“È stato debellato un clan mafioso che si occupava del traffico di stupefacenti non solo ad Andria ma in tutto il nord barese, soprattutto nell’area di Bisceglie, diventata luogo di spaccio. Per anni c’è stato uno smercio di droga, soprattutto cocaina”. Le parole del Colonnello Rosario Castello, Comandante provinciale dei Carabinieri di Bari, rendono l’idea di quanto la nostra città fosse centrale nell’attività della banda criminale sgominata all’alba di ieri dai Carabinieri con l’arresto di 17 persone (clicca qui per il video).

La base operativa del gruppo di criminali era ad Andria, nel quartiere San Valentino, ma la piazza di spaccio era proprio a Bisceglie, in contrada Torricella. Venivano commercializzati in particolare cocaina, eroina e hascisc per un notevole volume d’affari. A capo della banda, Filippo Griner, al quale l’arresto è stato notificato nel carcere di Terni. Contestata l’aggravante del metodo mafioso oltre alle accuse di traffico, spaccio di droga e al possesso di armi da guerra. L’uomo era a capo del gruppo criminale di Andria, consociato, secondo quanto accertato dai carabinieri, agli uomini capeggiati, a Bisceglie, da Vito Capogna, di 58 anni.

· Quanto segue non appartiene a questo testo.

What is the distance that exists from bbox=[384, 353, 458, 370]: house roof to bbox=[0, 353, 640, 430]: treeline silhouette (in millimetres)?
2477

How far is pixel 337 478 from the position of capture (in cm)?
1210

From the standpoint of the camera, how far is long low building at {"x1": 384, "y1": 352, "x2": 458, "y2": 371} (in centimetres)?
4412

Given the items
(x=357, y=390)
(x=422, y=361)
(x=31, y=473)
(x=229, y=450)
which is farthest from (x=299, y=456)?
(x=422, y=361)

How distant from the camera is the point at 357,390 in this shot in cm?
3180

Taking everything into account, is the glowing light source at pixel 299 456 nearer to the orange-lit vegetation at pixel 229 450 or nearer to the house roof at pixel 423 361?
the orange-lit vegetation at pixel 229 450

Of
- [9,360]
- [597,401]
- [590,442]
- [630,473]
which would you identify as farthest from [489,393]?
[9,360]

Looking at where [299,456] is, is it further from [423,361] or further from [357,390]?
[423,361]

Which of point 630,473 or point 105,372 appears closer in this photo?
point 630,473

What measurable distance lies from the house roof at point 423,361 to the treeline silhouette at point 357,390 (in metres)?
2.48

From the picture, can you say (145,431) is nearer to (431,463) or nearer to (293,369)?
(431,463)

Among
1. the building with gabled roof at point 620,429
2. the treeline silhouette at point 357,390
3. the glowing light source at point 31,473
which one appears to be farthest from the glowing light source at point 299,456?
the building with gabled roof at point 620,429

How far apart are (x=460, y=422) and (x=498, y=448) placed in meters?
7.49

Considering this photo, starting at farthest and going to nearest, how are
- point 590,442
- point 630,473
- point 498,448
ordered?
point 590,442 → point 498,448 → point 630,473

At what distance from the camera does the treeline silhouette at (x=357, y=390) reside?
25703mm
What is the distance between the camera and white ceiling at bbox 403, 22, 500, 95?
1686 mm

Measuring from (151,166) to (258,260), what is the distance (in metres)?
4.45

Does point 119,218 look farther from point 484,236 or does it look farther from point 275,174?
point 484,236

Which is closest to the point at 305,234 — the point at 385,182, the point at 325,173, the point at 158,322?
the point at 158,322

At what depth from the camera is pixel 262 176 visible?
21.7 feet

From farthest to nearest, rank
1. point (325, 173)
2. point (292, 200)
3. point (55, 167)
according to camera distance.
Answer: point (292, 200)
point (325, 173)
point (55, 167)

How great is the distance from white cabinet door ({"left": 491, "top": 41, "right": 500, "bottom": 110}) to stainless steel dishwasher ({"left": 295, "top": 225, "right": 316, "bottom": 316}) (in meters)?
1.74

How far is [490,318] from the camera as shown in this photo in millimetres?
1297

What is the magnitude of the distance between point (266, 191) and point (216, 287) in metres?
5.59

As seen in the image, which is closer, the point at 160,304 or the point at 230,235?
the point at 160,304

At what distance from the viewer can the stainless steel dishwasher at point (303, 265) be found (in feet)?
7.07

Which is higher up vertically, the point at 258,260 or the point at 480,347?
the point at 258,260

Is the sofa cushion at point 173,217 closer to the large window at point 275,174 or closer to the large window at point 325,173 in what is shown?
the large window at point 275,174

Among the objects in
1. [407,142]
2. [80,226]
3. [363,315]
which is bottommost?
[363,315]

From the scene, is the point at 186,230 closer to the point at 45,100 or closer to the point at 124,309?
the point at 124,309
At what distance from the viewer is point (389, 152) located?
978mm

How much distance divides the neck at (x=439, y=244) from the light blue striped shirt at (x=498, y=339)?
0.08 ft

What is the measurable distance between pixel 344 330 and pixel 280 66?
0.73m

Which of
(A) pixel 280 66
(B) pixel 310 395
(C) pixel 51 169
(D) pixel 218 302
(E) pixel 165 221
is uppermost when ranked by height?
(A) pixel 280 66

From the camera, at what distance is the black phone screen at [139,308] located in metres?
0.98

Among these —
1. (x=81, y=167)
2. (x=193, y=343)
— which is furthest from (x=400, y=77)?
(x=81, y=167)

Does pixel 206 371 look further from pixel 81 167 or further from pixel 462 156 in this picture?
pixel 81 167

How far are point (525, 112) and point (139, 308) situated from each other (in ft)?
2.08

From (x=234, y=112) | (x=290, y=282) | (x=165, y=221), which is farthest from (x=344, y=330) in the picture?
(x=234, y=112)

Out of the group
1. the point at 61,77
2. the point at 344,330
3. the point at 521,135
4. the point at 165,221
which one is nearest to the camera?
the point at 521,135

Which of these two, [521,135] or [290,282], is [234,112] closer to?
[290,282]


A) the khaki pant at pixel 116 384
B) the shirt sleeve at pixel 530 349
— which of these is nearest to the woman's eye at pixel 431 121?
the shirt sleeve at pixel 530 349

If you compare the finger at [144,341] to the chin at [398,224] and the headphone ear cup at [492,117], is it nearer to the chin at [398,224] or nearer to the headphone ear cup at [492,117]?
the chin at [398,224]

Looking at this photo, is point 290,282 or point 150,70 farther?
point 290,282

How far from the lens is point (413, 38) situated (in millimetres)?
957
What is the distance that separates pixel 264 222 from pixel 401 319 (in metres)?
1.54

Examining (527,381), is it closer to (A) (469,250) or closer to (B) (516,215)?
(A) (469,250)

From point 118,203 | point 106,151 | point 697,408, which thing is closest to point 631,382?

L’indagine che ha portato agli arresti è stata avviata nel 2011 e ha beneficiato del contributo di sei collaboratori di giustizia, tra i quali anche due donne, che hanno chiarito i ruoli e gli interessi interni alla organizzazione.

Pusher e capi usavano poco il telefono pur avendo disponibilità di schede telefoniche non riconducibili ad alcuno. Ma quando capitava di parlare al telefono si chiedeva, per esempio, di portare “al parco due bambini”, intendendo le dosi di droga. Il gruppo utilizzava metodi mafiosi e ricorreva a piccoli riti di affiliazione per cui era importante il ‘curriculum criminale’ del candidato, che poi sarebbe diventato “soldato”, e che veniva valutato in base all’importanza dei reati commessi. Ad ognuno dei pusher venivano corrisposti 50 euro al giorno per l’attività di spaccio e tra questi figurano anche delle donne che risultano indagate. Gli spacciatori, secondo quanto emerso dalle indagini, cedevano droga anche a minorenni. Il gruppo inoltre aveva, nella sua disponibilità, armi da guerra, usate per intimidire e compiere atti di forza eclatanti, come la rapina a Castel del Monte. E le armi, sempre secondo quanto emerso dalle indagini, venivano nascoste di volta in volta in luoghi diversi per far sì che non fossero sequestrate dalle forze dell’ordine. Gli uomini del clan, armati di kalashnikov, avrebbero anche rapinato un kg di cocaina ad un clan avverso nel 2012 nei pressi di Castel del Monte.